§ **Assignment**
Filter these entries, keeping only lines that hold the word "serum".

§ **Data provided**
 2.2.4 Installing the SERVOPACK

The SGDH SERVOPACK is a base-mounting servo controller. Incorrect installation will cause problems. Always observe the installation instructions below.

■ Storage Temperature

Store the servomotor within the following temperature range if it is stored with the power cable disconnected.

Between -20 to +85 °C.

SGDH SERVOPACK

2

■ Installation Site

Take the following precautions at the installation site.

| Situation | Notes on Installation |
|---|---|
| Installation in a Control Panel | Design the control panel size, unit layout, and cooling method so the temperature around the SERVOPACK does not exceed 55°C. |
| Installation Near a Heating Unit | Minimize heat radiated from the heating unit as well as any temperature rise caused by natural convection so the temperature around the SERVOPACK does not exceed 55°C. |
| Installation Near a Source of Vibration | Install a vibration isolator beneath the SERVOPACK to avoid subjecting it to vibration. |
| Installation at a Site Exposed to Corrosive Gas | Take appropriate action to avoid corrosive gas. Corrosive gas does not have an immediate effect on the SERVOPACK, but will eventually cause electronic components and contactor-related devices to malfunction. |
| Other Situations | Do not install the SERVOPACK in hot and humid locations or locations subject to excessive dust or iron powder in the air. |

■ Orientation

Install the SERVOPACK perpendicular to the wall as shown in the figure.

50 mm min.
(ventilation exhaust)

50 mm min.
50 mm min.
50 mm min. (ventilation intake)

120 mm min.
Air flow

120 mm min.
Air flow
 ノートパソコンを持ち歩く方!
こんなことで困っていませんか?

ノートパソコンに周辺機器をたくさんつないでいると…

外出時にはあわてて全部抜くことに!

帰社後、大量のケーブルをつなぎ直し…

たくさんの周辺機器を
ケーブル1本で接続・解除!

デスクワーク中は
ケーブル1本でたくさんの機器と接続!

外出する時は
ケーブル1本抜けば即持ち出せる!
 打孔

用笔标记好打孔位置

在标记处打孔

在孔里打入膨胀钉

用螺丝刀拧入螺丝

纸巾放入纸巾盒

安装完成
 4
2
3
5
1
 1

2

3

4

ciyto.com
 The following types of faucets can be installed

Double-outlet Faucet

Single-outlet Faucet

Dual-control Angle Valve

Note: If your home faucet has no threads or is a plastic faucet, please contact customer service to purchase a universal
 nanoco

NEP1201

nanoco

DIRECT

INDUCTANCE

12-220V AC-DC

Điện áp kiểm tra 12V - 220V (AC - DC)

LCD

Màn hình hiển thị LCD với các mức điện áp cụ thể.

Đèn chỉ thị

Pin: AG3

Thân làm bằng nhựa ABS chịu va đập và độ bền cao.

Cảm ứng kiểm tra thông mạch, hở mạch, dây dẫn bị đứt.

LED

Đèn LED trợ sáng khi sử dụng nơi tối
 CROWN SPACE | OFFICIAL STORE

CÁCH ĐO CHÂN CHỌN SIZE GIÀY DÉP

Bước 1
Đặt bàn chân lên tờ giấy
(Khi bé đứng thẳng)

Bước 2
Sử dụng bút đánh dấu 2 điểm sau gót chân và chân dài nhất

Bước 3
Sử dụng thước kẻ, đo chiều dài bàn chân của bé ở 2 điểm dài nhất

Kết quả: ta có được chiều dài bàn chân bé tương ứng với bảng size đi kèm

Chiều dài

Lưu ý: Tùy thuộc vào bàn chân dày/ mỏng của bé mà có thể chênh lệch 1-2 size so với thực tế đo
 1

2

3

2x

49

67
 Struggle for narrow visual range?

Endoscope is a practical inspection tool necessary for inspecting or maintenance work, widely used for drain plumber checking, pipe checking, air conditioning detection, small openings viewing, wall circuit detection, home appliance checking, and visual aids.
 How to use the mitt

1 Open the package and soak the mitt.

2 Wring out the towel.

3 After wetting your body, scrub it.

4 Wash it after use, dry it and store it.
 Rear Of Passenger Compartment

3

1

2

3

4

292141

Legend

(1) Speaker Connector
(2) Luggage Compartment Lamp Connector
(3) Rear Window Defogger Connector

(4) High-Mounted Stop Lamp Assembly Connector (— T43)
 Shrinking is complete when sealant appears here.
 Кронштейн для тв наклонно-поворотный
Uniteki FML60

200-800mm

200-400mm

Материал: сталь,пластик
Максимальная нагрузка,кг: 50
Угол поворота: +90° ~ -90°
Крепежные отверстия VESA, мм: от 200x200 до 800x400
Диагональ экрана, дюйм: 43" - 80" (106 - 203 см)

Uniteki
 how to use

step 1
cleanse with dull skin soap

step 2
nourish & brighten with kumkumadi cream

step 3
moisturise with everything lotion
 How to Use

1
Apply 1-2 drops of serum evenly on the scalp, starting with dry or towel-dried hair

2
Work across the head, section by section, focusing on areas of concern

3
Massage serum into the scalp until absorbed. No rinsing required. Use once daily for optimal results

§ **Task solution**
Apply 1-2 drops of serum evenly on the scalp, starting with dry or towel-dried hair
Massage serum into the scalp until absorbed. No rinsing required. Use once daily for optimal results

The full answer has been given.